THE MEMPHIS “RIVERLINE”
The Memphis side of Big River Crossing is also seeing some changes. Visitors intrigued about the crossing ask the most basic question first – how do I get there?
“That’s probably the No. 1 question we get,” Carpenter said. “It doesn’t have all of the infrastructure.”
Benny Lendermon, president of the Riverfront Development Corp., hears the same thing Luker and Jackson are hearing on the other side of the river. “Where do I go from here?”
On the Memphis side, the answer to that question is what he and other city leaders are calling “RiverLine” – the riverside pathway from Confluence Park on Mud Island’s north end to Big River Crossing.

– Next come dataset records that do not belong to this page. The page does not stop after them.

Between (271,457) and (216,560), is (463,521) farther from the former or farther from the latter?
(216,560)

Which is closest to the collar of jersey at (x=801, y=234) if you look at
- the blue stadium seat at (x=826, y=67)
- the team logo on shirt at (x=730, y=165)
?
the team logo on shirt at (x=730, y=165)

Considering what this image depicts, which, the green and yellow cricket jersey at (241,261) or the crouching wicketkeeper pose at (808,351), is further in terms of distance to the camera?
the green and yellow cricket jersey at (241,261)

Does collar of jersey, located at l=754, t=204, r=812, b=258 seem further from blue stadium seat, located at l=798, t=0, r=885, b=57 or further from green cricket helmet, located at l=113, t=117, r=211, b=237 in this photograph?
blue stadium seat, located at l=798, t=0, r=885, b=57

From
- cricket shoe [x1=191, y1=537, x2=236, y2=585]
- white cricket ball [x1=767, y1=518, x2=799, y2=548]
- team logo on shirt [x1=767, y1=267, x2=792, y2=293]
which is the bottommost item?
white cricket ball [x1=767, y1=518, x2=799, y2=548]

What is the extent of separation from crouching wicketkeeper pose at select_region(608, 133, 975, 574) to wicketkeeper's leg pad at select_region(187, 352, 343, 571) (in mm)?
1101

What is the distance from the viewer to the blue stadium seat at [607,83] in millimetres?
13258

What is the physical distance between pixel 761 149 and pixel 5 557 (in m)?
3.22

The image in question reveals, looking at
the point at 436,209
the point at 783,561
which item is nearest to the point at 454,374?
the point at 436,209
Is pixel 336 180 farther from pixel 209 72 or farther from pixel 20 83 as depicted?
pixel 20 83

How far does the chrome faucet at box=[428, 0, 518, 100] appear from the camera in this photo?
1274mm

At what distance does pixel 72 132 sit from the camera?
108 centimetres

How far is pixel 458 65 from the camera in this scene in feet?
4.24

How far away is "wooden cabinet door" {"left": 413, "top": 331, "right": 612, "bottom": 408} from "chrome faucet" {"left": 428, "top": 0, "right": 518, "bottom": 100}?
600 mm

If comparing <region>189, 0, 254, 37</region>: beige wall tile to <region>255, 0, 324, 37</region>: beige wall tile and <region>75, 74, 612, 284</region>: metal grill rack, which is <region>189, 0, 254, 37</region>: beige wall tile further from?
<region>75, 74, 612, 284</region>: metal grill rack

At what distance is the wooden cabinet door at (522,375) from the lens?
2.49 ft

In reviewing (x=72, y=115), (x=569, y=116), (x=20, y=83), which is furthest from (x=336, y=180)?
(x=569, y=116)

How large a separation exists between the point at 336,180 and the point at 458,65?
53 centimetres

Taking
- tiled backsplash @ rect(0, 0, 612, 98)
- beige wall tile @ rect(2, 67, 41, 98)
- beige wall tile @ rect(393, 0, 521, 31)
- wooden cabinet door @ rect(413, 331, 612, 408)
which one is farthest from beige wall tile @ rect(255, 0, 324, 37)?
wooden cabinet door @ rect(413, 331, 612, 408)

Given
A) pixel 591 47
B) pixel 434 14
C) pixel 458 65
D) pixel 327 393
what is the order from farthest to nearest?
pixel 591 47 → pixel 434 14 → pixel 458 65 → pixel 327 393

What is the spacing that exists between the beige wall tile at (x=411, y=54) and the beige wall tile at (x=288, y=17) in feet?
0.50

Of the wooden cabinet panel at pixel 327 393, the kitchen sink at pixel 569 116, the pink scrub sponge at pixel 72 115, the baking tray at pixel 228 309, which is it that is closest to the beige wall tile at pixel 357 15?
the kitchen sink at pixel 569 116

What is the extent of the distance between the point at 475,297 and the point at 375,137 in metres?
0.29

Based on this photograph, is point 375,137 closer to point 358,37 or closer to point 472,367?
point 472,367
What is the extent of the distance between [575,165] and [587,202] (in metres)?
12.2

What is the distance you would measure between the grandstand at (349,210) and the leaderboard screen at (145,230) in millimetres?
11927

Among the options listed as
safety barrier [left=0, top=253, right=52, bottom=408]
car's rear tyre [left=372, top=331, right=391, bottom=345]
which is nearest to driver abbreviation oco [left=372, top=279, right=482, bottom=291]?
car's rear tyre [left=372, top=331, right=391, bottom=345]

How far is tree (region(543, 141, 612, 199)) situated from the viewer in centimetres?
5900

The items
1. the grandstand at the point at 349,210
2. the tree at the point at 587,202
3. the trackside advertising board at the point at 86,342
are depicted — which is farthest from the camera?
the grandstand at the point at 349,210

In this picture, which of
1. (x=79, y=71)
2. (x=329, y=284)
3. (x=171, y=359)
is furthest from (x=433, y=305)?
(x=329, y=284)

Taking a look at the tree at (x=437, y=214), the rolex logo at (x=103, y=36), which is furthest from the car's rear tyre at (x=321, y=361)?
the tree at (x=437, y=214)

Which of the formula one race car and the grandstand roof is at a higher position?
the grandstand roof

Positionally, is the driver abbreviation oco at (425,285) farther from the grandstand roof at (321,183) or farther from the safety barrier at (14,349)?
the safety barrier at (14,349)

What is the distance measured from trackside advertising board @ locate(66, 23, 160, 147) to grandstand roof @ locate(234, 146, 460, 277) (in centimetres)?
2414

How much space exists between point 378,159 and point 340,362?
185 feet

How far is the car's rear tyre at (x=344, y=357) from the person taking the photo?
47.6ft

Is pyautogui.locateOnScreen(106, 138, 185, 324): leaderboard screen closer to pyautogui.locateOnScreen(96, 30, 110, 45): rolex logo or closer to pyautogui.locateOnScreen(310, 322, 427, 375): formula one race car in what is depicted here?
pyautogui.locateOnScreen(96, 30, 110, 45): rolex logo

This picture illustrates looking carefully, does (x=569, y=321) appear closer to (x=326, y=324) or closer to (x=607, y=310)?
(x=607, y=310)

Confluence Park marks the westernmost point of the Wolf River Greenway that spans almost the entire county.
“A lot of this is already there. People don’t know it’s there,” Lendermon told Memphis City Council members last month. “They don’t know it’s connected.”
So the city will begin marking the route and its multiple paths with yellow concrete spheres placed every eighth of a mile. Signs that use the yellow sphere as a symbol also will be erected along the paths. The city also plans a decluttering of other signs that have accumulated over several years, to reduce potential confusion.
“Each of these paths will be identified,” Lendermon said. “When you are on the Greenbelt, you will know that eventually it’s connected to the Cobblestones and that’s connected to Tom Lee Park.”
There will be a consistent surface with RiverLine signage.
“It makes people feel comfortable, like they should be there,” Lendermon said of the plans. “But it’s also really not visible from any residential structure anywhere – really nowhere except from the walkway itself.”
The most critical part of the RiverLine, by Lendermon’s definition, is Riverside Drive.
“I think we have to slow down traffic on Riverside Drive somehow,” he told council members. “Just rest assured, no one with the RDC is having any discussions about closing Riverside Drive or even suggests or supports that.”
That’s a reference to a year-long trial period during the administration of Mayor A C Wharton Jr. when the southbound lanes of Riverside from Beale Street to Georgia Avenue were closed to all auto traffic.
The RiverLine plans to do what those critical of closing of Riverside’s southbound lanes suggested – keep bicycle and foot traffic on the walkways of Tom Lee Park.
The city is considering taking out the median strip along Riverside Drive to make the street a better surface for festivals, including the Memphis In May International Festival, which uses the park three of the four weeks of May.
“The median in the middle of the roadway just really messes it up for use of Memphis In May or any other festival,” Lendermon said.
The Memphis side, with its huge festivals and proximity to larger entertainment venues and nightclubs on and around Beale Street, provides a bright contrast to the rural trails and river bottoms that draw outdoors enthusiasts and bicyclists to the West Memphis side, which will be at river level at least once during every year, guaranteeing it will always be a natural area.
The connection between the two different worlds is through decidedly blue-collar gateways where the railroads still run.
Pancho’s Wallace, whose company does business on both sides of the river, sees a connection among the disparate elements of nature, railroads, granaries and brewpubs and always a river view.
“West Memphis and Memphis – they kind of need each other,” he said. “That bridge is great. It’s going to bridge the gap between the two.”